▸ Given task: Copy every one of the following records word for word, but leave the pictures out of your copy.

▸ Data supplied:
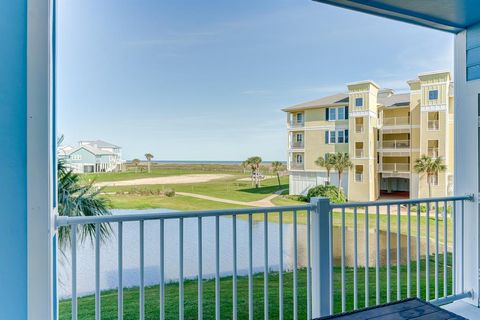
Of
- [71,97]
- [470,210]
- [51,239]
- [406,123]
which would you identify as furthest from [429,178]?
[71,97]

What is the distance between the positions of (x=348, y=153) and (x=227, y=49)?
3.68 m

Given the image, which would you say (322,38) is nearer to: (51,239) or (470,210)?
(470,210)

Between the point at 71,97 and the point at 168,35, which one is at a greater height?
the point at 168,35

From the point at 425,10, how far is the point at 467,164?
4.64ft

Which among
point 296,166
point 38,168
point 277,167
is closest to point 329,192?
point 296,166

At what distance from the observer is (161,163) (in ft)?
17.9

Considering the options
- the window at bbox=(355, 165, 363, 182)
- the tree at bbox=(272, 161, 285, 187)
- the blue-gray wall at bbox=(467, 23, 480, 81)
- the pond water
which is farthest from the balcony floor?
the tree at bbox=(272, 161, 285, 187)

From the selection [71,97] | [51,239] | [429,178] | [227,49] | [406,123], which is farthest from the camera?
[227,49]

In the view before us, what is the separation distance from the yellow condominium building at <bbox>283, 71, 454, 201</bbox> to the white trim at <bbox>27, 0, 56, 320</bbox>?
171 inches

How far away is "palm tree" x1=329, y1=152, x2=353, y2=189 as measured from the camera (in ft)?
18.9

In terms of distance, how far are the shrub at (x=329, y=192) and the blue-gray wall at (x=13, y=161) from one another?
14.1 feet

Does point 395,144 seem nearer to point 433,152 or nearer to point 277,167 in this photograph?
point 433,152

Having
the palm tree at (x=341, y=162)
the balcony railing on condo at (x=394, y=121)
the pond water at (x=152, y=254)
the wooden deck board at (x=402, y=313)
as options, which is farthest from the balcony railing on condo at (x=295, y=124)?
the wooden deck board at (x=402, y=313)

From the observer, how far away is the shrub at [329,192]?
17.0 feet
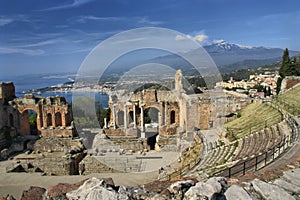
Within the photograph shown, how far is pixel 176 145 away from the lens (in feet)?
67.9

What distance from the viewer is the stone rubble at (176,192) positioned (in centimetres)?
312

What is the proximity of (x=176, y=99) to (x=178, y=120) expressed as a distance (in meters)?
2.47

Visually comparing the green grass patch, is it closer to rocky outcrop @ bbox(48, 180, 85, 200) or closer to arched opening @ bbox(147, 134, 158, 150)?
arched opening @ bbox(147, 134, 158, 150)

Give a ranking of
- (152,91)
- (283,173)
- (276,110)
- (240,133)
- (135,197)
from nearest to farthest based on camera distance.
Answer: (135,197) → (283,173) → (240,133) → (276,110) → (152,91)

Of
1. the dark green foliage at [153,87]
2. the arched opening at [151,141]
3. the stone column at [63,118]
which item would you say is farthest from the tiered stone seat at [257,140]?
the stone column at [63,118]

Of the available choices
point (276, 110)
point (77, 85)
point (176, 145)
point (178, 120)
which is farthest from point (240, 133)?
point (77, 85)

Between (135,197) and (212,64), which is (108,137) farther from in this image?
(135,197)

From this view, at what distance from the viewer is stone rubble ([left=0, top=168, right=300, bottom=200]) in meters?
3.12

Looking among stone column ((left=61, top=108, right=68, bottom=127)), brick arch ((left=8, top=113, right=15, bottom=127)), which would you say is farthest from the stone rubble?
brick arch ((left=8, top=113, right=15, bottom=127))

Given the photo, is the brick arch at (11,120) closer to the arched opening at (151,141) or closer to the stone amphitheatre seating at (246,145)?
the arched opening at (151,141)

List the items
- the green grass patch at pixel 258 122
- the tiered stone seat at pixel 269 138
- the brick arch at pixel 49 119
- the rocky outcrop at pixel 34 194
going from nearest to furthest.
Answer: the rocky outcrop at pixel 34 194 → the tiered stone seat at pixel 269 138 → the green grass patch at pixel 258 122 → the brick arch at pixel 49 119

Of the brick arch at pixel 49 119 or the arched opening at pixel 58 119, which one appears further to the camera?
the arched opening at pixel 58 119

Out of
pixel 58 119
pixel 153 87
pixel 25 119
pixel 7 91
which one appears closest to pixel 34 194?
pixel 58 119

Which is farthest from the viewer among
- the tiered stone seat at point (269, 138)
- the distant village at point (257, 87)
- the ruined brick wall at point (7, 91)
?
the distant village at point (257, 87)
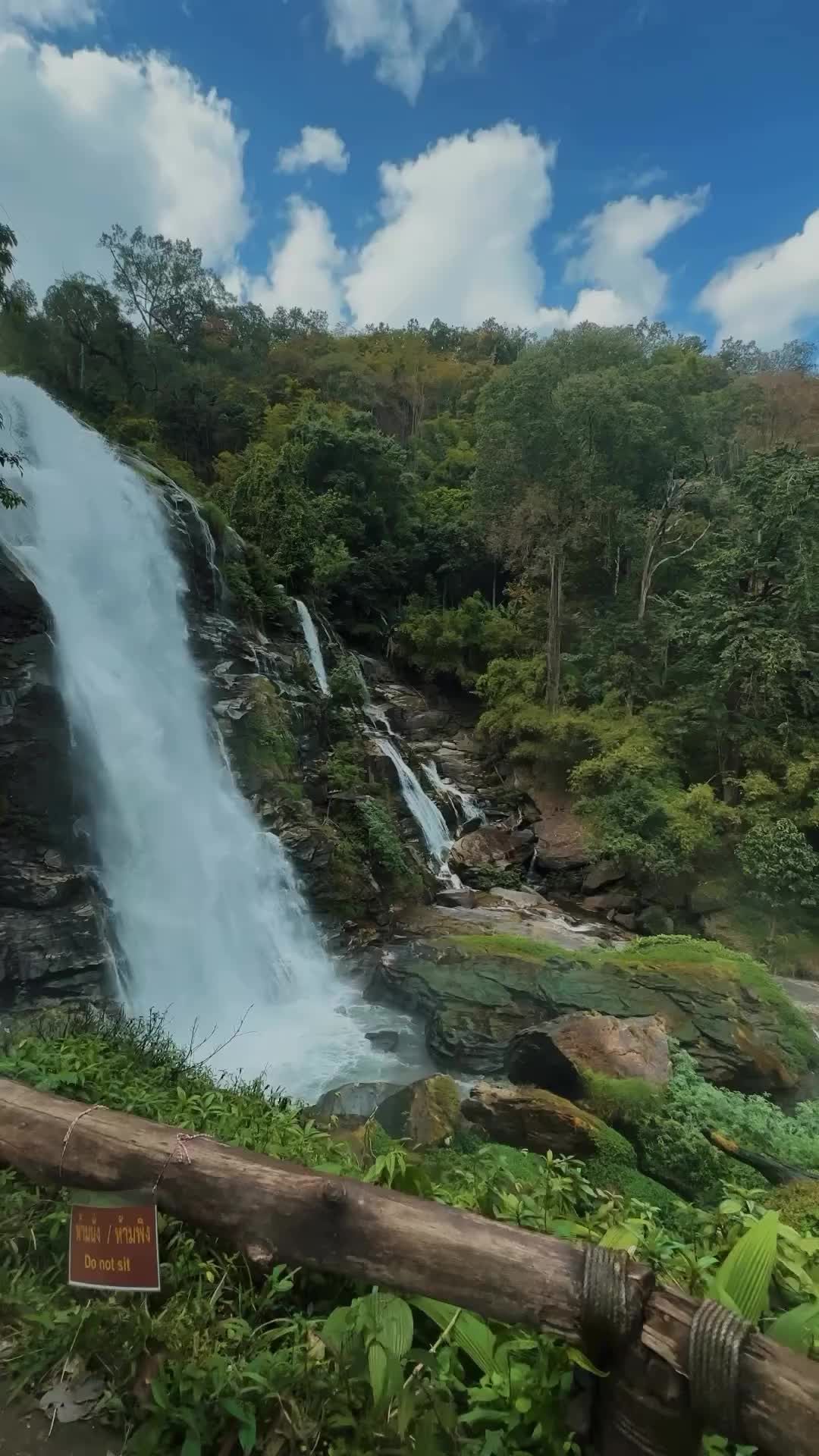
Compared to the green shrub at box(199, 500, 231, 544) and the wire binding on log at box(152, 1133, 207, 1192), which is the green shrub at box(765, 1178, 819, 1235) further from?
the green shrub at box(199, 500, 231, 544)

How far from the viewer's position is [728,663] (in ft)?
47.6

▸ Written response:
Of
- [71,97]
- [470,210]
- [51,239]
- [406,123]
which would you identify as furthest from [429,178]?
[71,97]

What is the distance between the positions of (x=348, y=153) and (x=227, y=49)?
3.68 m

Given the image, which would you say (322,38) is nearer to: (51,239) or (470,210)?
(470,210)

Between the point at 71,97 and the point at 168,35, which one is at a greater height?
the point at 168,35

From the point at 425,10, how far is the point at 467,164?
4.64ft

Which among
point 296,166
point 38,168
point 277,167
is closest to point 329,192?
point 296,166

At what distance from the observer is (161,163) (in ft)?
17.9

Considering the options
- the window at bbox=(355, 165, 363, 182)
- the tree at bbox=(272, 161, 285, 187)
- the blue-gray wall at bbox=(467, 23, 480, 81)
- the pond water
which is farthest from the balcony floor?
the tree at bbox=(272, 161, 285, 187)

From the selection [71,97] | [51,239] | [429,178] | [227,49] | [406,123], which is farthest from the camera?
[227,49]

In the view before us, what is the separation distance from the yellow condominium building at <bbox>283, 71, 454, 201</bbox> to the white trim at <bbox>27, 0, 56, 320</bbox>?
171 inches

How far away is "palm tree" x1=329, y1=152, x2=353, y2=189 as measured from the camera (in ft)?
18.9

In terms of distance, how far are the shrub at (x=329, y=192) and the blue-gray wall at (x=13, y=161) from one another?
14.1 feet

Does point 395,144 seem nearer to point 433,152 or nearer to point 277,167 in this photograph?
point 433,152

Having
the palm tree at (x=341, y=162)
the balcony railing on condo at (x=394, y=121)
the pond water at (x=152, y=254)
the wooden deck board at (x=402, y=313)
as options, which is farthest from the balcony railing on condo at (x=295, y=124)?
the wooden deck board at (x=402, y=313)

From the observer, how far away is the shrub at [329,192]?
17.0 feet
Within the photograph shown, how far is pixel 176 145 away from the lens (in feet)?
67.9

What distance from the viewer is the stone rubble at (176,192) positioned (in centimetres)?
312

What is the proximity of (x=176, y=99) to (x=178, y=120) expressed as a distance (in meters)?
2.47

Visually comparing the green grass patch, is it closer to rocky outcrop @ bbox(48, 180, 85, 200) or closer to arched opening @ bbox(147, 134, 158, 150)?
arched opening @ bbox(147, 134, 158, 150)

Give a ranking of
- (152,91)
- (283,173)
- (276,110)
- (240,133)
- (135,197)
from nearest to farthest based on camera distance.
Answer: (135,197) → (283,173) → (240,133) → (276,110) → (152,91)

Of
1. the dark green foliage at [153,87]
2. the arched opening at [151,141]
3. the stone column at [63,118]
which item would you say is farthest from the tiered stone seat at [257,140]?
the stone column at [63,118]

Of the available choices
point (276, 110)
point (77, 85)
point (176, 145)
point (178, 120)
which is farthest from point (240, 133)?
point (77, 85)

Between (135,197) and (212,64), which is (108,137) farther from in this image?
(135,197)

From this view, at what distance from the viewer is stone rubble ([left=0, top=168, right=300, bottom=200]) in meters?
3.12

Looking among stone column ((left=61, top=108, right=68, bottom=127)), brick arch ((left=8, top=113, right=15, bottom=127)), which would you say is farthest from the stone rubble?
brick arch ((left=8, top=113, right=15, bottom=127))

Given the photo, is the brick arch at (11,120) closer to the arched opening at (151,141) or closer to the stone amphitheatre seating at (246,145)?
the arched opening at (151,141)

List the items
- the green grass patch at pixel 258 122
- the tiered stone seat at pixel 269 138
- the brick arch at pixel 49 119
- the rocky outcrop at pixel 34 194
going from nearest to furthest.
Answer: the rocky outcrop at pixel 34 194 → the tiered stone seat at pixel 269 138 → the green grass patch at pixel 258 122 → the brick arch at pixel 49 119

Of the brick arch at pixel 49 119 or the arched opening at pixel 58 119, which one appears further to the camera?
the arched opening at pixel 58 119

Out of
pixel 58 119
pixel 153 87
pixel 25 119
pixel 7 91
which one appears closest to pixel 34 194?
pixel 58 119

Which is farthest from the viewer among
- the tiered stone seat at point (269, 138)
- the distant village at point (257, 87)
- the ruined brick wall at point (7, 91)
?
the distant village at point (257, 87)
Compared to the green shrub at box(199, 500, 231, 544) and the wire binding on log at box(152, 1133, 207, 1192), which is the green shrub at box(765, 1178, 819, 1235) further from?
the green shrub at box(199, 500, 231, 544)

How far from the viewer's position is [728,663] (in ft)?
47.6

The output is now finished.